Her brand new biotech company is committed to changing the women's healthcare market through technology, innovation and vocalization and through extensive research and testing. She is working to develop the first ever, non-invasive, menstrual blood diagnostic and has partnered with a top Boston-area University on research and has won awards from The International Society for Pharmaceutical Engineering and Northeastern University's RISE.
How does it work exactly? Proteins are discovered in menstrual blood that can quickly and easily detect, manage and track diseases in women, resulting in diseases that can be earlier detected, treated and even prevented in the first place. The menstrual blood is easy to collect and since it's a relatively unexplored diagnostic it's honestly a really revolutionary concept, too.
So far, the reactions of this innovative research has been nothing but excitement. “The reactions have been incredibly positive." she shares with SWAAY. “Currently, menstrual blood is discarded as bio waste, but it could carry the potential for new breakthroughs in diagnosis. When I educate women on the lack of female subjects used in research and clinical trials, they are surprised and very excited at the prospect that LifeStory Health may provide a solution and the key to early detection."
To give a doctor's input, and a little bit more of an explanation as to why this really works, Dr. Pat Salber, MD, and Founder of The Doctor Weighs In comments: “researchers have been studying stem cells derived from menstrual blood for more than a decade. Stem cells are cells that have the capability of differentiating into different types of tissues. There are two major types of stem cells, embryonic and adult. Adult stem cells have a more limited differentiation potential, but avoid the ethical issues that have surrounded research with embryonic stem cells. Stem cells from menstrual blood are adult stem cells."
These stem cells are so important when it comes to new findings. “Stem cells serve as the backbone of research in the field of regenerative medicine – the focus which is to grow tissues, such as skin, to repair burn and other types of serious skin wounds.

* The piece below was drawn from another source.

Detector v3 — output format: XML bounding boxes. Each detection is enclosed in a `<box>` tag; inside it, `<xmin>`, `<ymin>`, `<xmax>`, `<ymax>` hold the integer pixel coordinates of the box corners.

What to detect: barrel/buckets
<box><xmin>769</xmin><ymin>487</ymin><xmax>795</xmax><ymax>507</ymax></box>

A certain type of stem cell, known as mesenchymal stem cells (MenSCs) derived from menstrual blood has been found to both grow well in the lab and have the capability to differentiate in various cell types, including skin. In addition to being used to grow tissues, their properties can be studied that will elucidate many different aspects of cell function," Dr. Salber explains.
To show the outpour of support for her efforts and this major girl power research, Villarreal remarks, “women are volunteering their samples happily report the arrival of their periods by giving samples to our lab announcing “de-identified sample number XXX arrived today!" It's a far cry from the stereotype of when “it's that time of the month."
How are these collections being done? “Although it might sound odd to collect menstrual blood, plastic cups have been developed to use in the collection process. This is similar to menstrual products, called menstrual cups, that have been on the market for many years," Dr. Salber says.
Equally shocking and innovative, this might be something that becomes more common practice in the future. And according to Dr. Salber, women may be able to not only use the menstrual blood for early detection, but be able to store the stem cells from it to help treat future diseases. “Companies are working to commercialize the use of menstrual blood stem cells. One company, for example, is offering a patented service to store menstrual blood stem cells for use in tissue generation if the need arises."